Naar vaste rechtspraak heeft het volgende te gelden. Een gecertificeerde instelling (zoals omschreven in art. 1.1 Jeugdwet) die door de rechter is belast met de voogdij over een minderjarige, heeft als uitgangspunt dezelfde bevoegdheden en verplichtingen als andere voogden (art. 1:303 BW) . Een voogd draagt zorg dat de minderjarige (overeenkomstig diens vermogen) wordt verzorgd en opgevoed (art. 1:336 BW) . Onder verzorging en opvoeding worden mede verstaan de zorg en de verantwoordelijkheid voor het geestelijk en lichamelijk welzijn en de veiligheid van het kind alsmede het bevorderen van de ontwikkeling van zijn persoonlijkheid (art. 1:247 lid 2 BW in verbinding met art. 1:248 BW, zie andermaal HR 19 mei 2017, ECLI:NL:HR:2017:943).

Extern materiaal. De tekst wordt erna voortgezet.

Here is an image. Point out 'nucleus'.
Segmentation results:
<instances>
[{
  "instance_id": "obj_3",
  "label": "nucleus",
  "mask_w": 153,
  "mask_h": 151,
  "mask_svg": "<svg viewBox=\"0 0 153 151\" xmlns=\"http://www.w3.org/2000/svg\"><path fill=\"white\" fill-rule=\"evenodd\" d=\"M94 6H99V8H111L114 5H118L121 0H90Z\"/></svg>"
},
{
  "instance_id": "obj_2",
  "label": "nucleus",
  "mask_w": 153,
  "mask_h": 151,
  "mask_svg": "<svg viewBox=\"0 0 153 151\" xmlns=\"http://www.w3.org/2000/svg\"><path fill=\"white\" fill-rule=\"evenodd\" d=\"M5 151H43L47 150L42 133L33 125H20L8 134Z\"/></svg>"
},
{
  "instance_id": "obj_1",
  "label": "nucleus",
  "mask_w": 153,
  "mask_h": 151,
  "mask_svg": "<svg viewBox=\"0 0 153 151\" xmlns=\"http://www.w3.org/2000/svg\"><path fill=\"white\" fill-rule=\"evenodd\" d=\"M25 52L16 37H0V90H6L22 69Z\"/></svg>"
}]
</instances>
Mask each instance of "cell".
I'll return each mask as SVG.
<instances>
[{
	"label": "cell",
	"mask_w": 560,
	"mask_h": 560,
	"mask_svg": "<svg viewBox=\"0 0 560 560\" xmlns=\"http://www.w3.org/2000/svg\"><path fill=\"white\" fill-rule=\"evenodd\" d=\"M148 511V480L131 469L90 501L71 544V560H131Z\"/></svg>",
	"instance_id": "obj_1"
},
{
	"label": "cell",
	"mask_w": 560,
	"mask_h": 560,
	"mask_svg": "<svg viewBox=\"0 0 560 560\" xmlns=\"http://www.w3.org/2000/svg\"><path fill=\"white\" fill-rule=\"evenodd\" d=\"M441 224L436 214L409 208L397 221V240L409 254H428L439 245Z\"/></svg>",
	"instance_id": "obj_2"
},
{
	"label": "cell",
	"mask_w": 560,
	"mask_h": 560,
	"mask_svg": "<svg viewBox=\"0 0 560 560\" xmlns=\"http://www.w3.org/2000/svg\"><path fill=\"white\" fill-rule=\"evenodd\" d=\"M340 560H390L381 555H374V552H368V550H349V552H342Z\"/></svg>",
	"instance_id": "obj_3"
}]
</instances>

Naar het oordeel van het hof behoort tot voornoemde zorg en verantwoordelijkheid van een gecertificeerde instelling die optreedt als voogd, in beginsel mede dat zij de ouder die niet met het gezag belast is op de hoogte stelt omtrent gewichtige aangelegenheden met betrekking tot de persoon en het vermogen van het kind. Blijkens de parlementaire geschiedenis van artikel 1:377b BW dient de niet met het gezag belaste ouder te worden geïnformeerd door de wel met het gezag belaste ouder, nu van belang is dat de band tussen kind en niet met het gezag belaste ouder niet onnodig ernstiger wordt aangetast dan toch al vaak het geval is door de scheiding (MvT, Kamerstukken II 23012,3, p.29 en MvA, Kamerstukken II 23012, 5, p.24). Het hof is van oordeel dat dit ook geldt indien een voogd is benoemd en het kind niet bij de ouder woont. Derhalve bestaat ook in die situatie, analoog aan artikel 1:377b lid 1 BW, een informatieverplichting voor de voogd en kan de rechter daartoe op verzoek van ofwel een ouder zonder gezag ofwel de GI een regeling vaststellen, tenzij de rechter ingevolge artikel 1:377b, lid 2 BW het eerste lid buiten toepassing laat indien het belang van het kind dat vereist.

5.8

Gelet op hetgeen hiervoor is overwogen zijn er weliswaar gronden om het verzoek om omgang van de vader af te wijzen, maar er zijn onvoldoende aanknopingspunten om te oordelen dat het belang van [de minderjarige] zich ertegen verzet dat de GI de vader informatie over haar verstrekt. De GI verstrekt reeds informatie en heeft geen redenen aangevoerd waarom het verzoek van de vader deze verplichting in een beschikking vast te leggen dient te worden afgewezen. Ook anderszins is niet gebleken dat toewijzing van het verzoek niet in het belang van [de minderjarige] is. Het hof acht het verzoek van de vader om een informatieregeling dan ook toewijsbaar en zal beslissen als hierna vermeld.

Slotsom

5.9

Op grond van het voorgaande zal het hof beslissen.

6De beslissing

Het hof:

bekrachtigt de beschikking waarvan beroep voor zover daarbij het verzoek om een omgangsregeling is afgewezen;

vernietigt de beschikking waarvan beroep voor zover daarbij het verzoek om een informatieregeling is afgewezen en, opnieuw rechtdoende;

bepaalt dat de GI de vader eenmaal per maand schriftelijk informeert over gewichtige aangelegenheden omtrent de persoon en het vermogen van [de minderjarige] , en gelijktijdig telkens een recente, goedgelijkende foto van [de minderjarige] aan de vader verstrekt;

verklaart deze beschikking uitvoerbaar bij voorraad;

wijst af het anders of meer verzochte.

Deze beschikking is gegeven door mr. A.V.T. de Bie, mr. C.E. Buitendijk en mr. J. Jonkers, in tegenwoordigheid van de griffier en is op 18 februari 2020 in het openbaar uitgesproken door de voorzitter.